Last night, one congressman stood on the mostly-empty floor of the House of Representatives and read aloud 35 articles of impeachment of George W. Bush. He read for something on the order of 3 hours, pausing only to take an occasional sip of water as his words echoed and hung in the chamber. Taken in total, the articles are well-reasoned, detailed, annotated, and devastating.
And yet, the next morning, one must dig and dig hard to find any media coverage of the story online. The AP and Reuters broke the story as it happened, but then a funny thing happened, or didn't happen. The story failed to propagate.
These articles are a scathing indictment of a sitting president, highlighting the hubris and the incompetence that has pockmarked the past 7 years. From ignoring Richard Clarke's warnings of the impending 9/11 attacks, to grossly overstating Iraq's threat of WMDs, to awarding back-room billion-dollar no-bid contracts to Halliburton and Blackwater to operate above the law, to bungling the Hurricane Katrina response, to documented voter fraud and disenfranchisement, to firing US Attorneys for political reasons (and covering it up with "executive privilege"), to outing a covert CIA agent for political reasons (and covering it up with "executive privilege"), to the endorsement of torture and holding prisoners against the Geneva Convention and international law, to the systematic unconstitutional spying on Americans' phone calls and e-mails in ways that would make McCarthy blush, these articles of impeachment were ticked off eloquently and simply.
*Nota bene: None of the above is to say Mr. Bush is guilty of anything. He's innocent until proven guilty, of course. If guilty of any one of the 35 accusations, the president could be impeached. But to determine guilt, Congress must investigate, which is what the impeachment articles are asking to do. And to those who say Congress has "better things to do," I say what could be more important than maintaining the balance of powers our Founding Fathers held so dear and upholding the laws of the United States Constitution?But regardless of the merits of the impeachment articles or of Mr. Bush's guilt or innocence, I am more concerned about the media's lack of response to them. If standing on the floor of Congress and calling for the removal of a sitting president doesn't rate as front page news -- and to most of the mainstream media outlets, it doesn't rate as any kind of news -- it makes one wonder. If they were baseless claims made in a reckless manner, would that constitute news? If they alleged sordid sexual dalliances of elected officials, would that constitute news? If they were delivered by someone taller or better looking, would that constitute news?
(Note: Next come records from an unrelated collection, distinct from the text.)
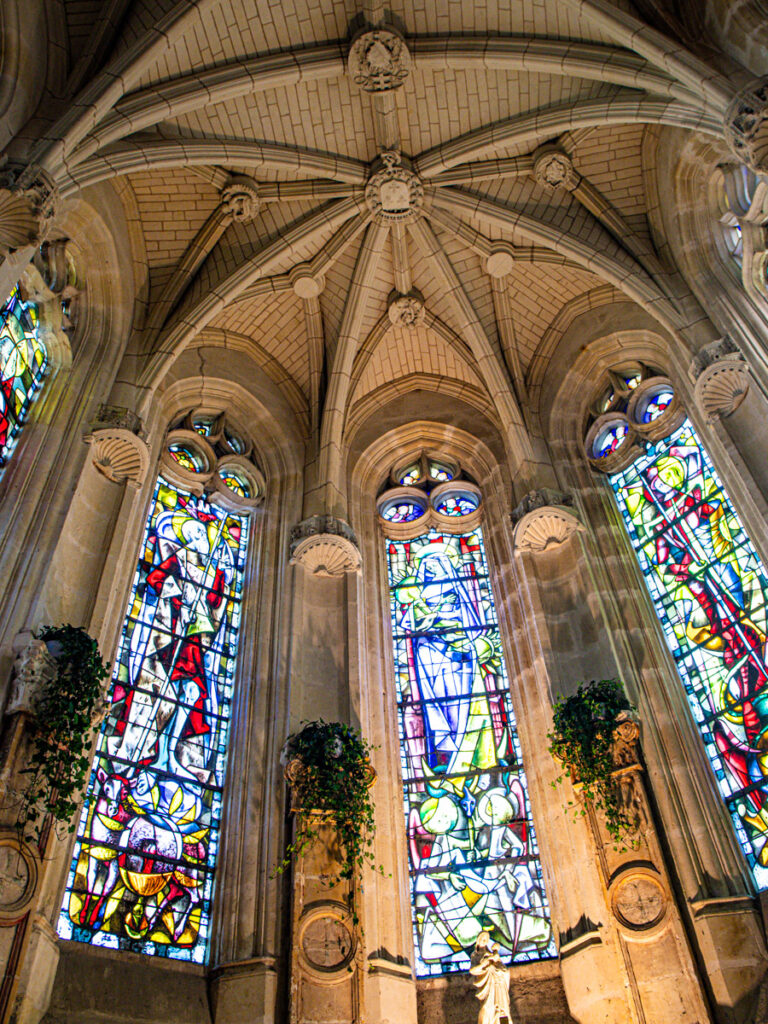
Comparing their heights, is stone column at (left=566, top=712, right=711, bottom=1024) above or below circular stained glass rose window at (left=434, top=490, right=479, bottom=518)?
below

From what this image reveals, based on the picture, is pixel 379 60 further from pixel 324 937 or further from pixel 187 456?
pixel 324 937

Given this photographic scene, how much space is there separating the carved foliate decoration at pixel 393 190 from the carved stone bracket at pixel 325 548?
176 inches

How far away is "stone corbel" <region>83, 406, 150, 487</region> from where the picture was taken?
1002cm

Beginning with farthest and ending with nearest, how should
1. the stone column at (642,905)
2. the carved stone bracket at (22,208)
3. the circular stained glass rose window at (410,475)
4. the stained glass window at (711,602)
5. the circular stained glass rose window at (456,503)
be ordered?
the circular stained glass rose window at (410,475)
the circular stained glass rose window at (456,503)
the stained glass window at (711,602)
the carved stone bracket at (22,208)
the stone column at (642,905)

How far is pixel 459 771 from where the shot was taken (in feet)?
34.2

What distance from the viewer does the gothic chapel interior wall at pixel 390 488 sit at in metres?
8.35

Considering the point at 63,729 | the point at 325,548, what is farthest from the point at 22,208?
the point at 325,548

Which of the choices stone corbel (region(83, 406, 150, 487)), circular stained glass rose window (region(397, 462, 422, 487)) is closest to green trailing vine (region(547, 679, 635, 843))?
circular stained glass rose window (region(397, 462, 422, 487))

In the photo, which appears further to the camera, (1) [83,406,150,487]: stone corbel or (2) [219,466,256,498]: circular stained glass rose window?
(2) [219,466,256,498]: circular stained glass rose window

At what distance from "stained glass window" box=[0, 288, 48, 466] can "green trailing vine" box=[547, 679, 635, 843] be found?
20.9 feet

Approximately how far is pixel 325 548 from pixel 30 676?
4.78 m

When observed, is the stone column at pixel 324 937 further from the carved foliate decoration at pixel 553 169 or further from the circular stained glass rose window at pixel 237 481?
the carved foliate decoration at pixel 553 169

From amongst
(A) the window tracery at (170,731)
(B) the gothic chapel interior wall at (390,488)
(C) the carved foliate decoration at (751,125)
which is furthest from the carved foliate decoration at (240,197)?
(C) the carved foliate decoration at (751,125)

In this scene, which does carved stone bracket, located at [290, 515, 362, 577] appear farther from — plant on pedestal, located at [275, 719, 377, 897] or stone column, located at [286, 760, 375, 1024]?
stone column, located at [286, 760, 375, 1024]
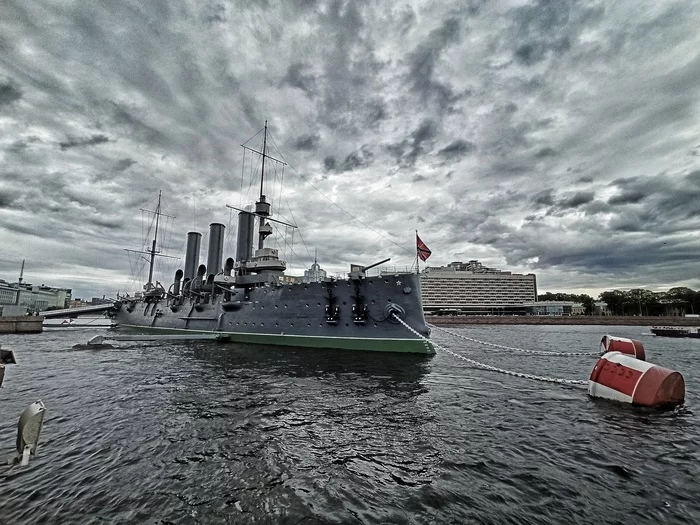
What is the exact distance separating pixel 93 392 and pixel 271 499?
10.4 meters

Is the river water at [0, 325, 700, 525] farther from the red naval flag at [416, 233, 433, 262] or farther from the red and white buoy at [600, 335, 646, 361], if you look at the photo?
the red naval flag at [416, 233, 433, 262]

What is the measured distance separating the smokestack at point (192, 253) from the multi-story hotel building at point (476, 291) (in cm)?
11245

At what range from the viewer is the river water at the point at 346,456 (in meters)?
4.41

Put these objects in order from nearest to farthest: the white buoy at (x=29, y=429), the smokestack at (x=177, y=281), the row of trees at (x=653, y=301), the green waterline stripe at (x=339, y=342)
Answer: the white buoy at (x=29, y=429), the green waterline stripe at (x=339, y=342), the smokestack at (x=177, y=281), the row of trees at (x=653, y=301)

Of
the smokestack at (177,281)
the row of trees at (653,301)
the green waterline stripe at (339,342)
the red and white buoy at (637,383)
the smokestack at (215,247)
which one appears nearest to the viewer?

If the articles of impeachment were a vinyl LP record, the 35 tunes would read like the back of "Bush's Greatest Hits." Taken individually, each of these songs received tons of airplay. So why isn't the compilation album racing up the charts with a bullet? Because it's "old news?" Not with last week's Senate Intelligence Committee Report being issued, or with former White House Spokesperson Scott McClellan's book being released. In fact, at the same time the impeachment articles were presented, it was reported that McClellan will appear before the House Judiciary Committee to answer questions about the Valerie Plame case. So current, relevant news hooks certainly do exist.
Obviously, the media is betting on this being a "non-story," i.e., insofar as House Speaker Nancy Pelosi says impeachment is "off the table," the proceedings won't proceed. But polls like this one show that the public is in favor of impeachment proceedings.
As I wrote this, a blog was just posted on USAToday that links to the PDF of the impeachment document, so now you can read it for yourself. But USAToday -- the newspaper and the "official" web site -- continues to offer no coverage of this historic event. Turn on the TV, and it's not even an item in the news crawler on CNN.
So what can we do about it?
1. Blog it. Buzz it up on Yahoo. Digg it. Share it on Facebook. Rate it up on YouTube. If the mainstream media won't report the news, then use our social media networks to spread the word.
2. Support independent and alternative media outlets by advertising and subscribing. Here in Portsmouth we've got the Wire and the grand-daddy of them all, the NH Gazette. (You know this will be front page news for their next issue!)
3. And while most of us don't feel comfortable calling our congresspersons, why not try your local paper. Ask them directly to cover the stories you feel are important.